Source document |

• • • •

Yesterday I joined over 900 friends for a two-mile march in the snow through Boston. We were there to demand that Stop & Shop and its parent company Ahold do their part improve wages and working conditions for farm workers in the tomato fields of Immokalee, Florida. The march was organized by the Coalition of Immokalee Workers with support from allies, including the Student/Farm Workers Alliance.
The CIW and its allies are asking major supermarkets to sign on to the same agreement that fast food companies and college food service companies have signed through their Campaign for Fair Food. The CIW has posted a photojournal from the march here and a video here.
Below is a copy of the remarks I made at the opening rally:
I am here today because the food movement cannot be separate from the farm workers movement. We are one.
Imagine that today two babies will be born. One in Tarrytown, NY. One in Zacatecas, Mexico. On their first day, they will be the same. They will be all possibility. Like twins.
But over the next eighteen years, if conditions continue as they are, opportunity will blossom for one, and whither for another. In eighteen years, one may be standing here in Boston, finishing his first year in college, while the other stands 1,500 miles to the south, paid poverty wages to pick tomatoes in the fields of Immokalee, Florida.

• • • •

(Collected data)
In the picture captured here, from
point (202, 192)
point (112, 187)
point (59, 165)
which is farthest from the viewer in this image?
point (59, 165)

• • • •

Challenges |
(a) Answer these questions from the march account:
(i) How long was the march through Boston?
(ii) Which organization organized the march?
(iii) Besides Tarrytown, NY, where is one of the two imagined babies born?
(b) Gather every line of the entries that contains the word "point". Case counts.

In response |
(a)
(i) Two miles.
(ii) The Coalition of Immokalee Workers.
(iii) Zacatecas, Mexico.

(b)
point (202, 192)
point (112, 187)
point (59, 165)
point (59, 165)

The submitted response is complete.